STOP-IT
Trial question
What is the effect of fixed-duration antibiotic therapy in patients with intra-abdominal infections who had undergone an adequate source-control procedure?
Study design
Multi-center
Open label
RCT
Population
Characteristics of study participants
44.0% female
56.0% male
N = 518
518 patients (229 female, 289 male)
Inclusion criteria: patients with complicated intra-abdominal infection and adequate source control
Key exclusion criteria: age < 16 years; lack of adequate source control; high likelihood of death or lack of any clinical improvement within 72 hours of initial intervention; planned relaparotomy; perforated gastric ulcer or duodenal ulcer treated within 24 hours of the onset of symptoms
Interventions
N=258 fixed-duration antibiotic regimen (receipt of a fixed course of antibiotics for 4 +/- 1 calendar days)

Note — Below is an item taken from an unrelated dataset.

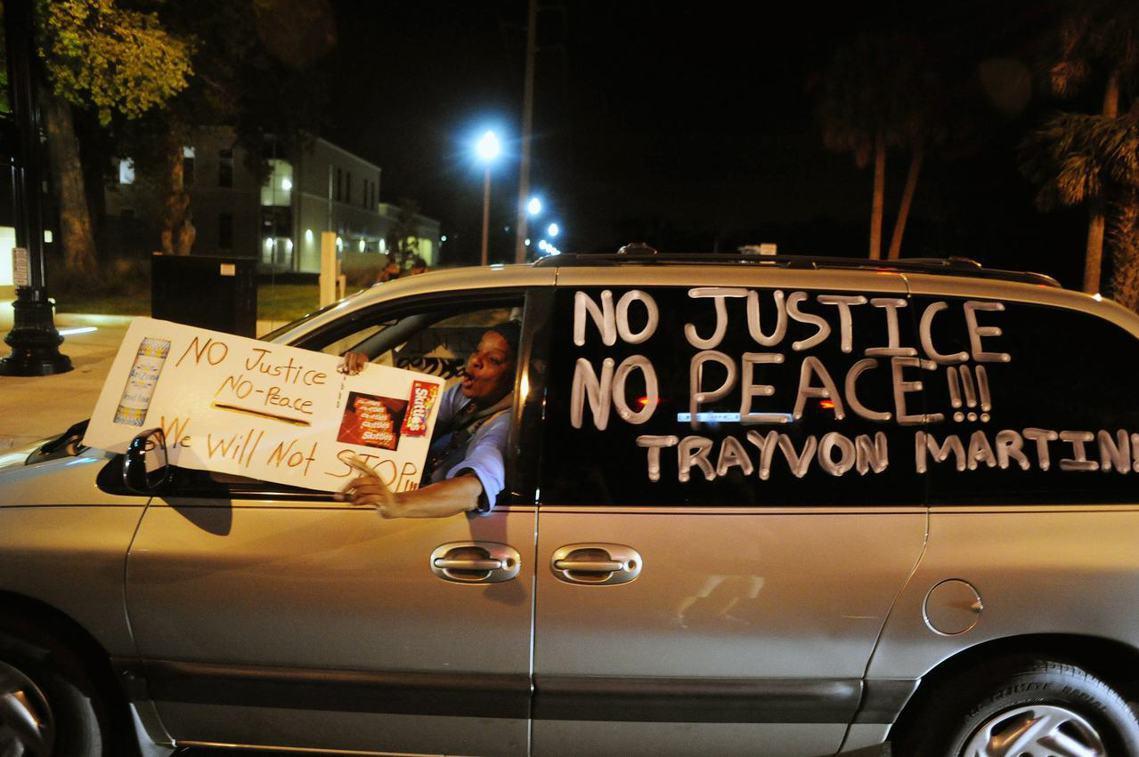 面對死去的黑人手足,「沒有正義就沒有安息」(no justice no peac...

N=260 antibiotic duration based on clinical response (receipt of antibiotics until 2 days after the resolution of fever, leukocytosis, and ileus, with a maximum of 10 days of therapy)
Primary outcome
Rate of composite of surgical site infection, recurrent intra-abdominal infection, or death within 30 days after the index source-control procedure
21.8
22.3
22.3 %
16.7 %
11.2 %
5.6 %
0.0 %
Fixed-duration antibiotic
regimen
Antibiotic duration based on clinical
response
No significant
difference ↔
No significant difference in the rate of composite of surgical site infection, recurrent intra-abdominal infection, or death within 30 days after the index source-control procedure (21.8% vs. 22.3%; ARD -0.5, 95% CI -7 to 8)
Secondary outcomes
Significant decrease in duration of therapy (4 days vs. 8 days; AD -4 days, 95% CI -4.7 to -3.3)
No significant difference in death (1.2% vs. 0.8%; AD 0.4%, 95% CI -1.7 to 2.7)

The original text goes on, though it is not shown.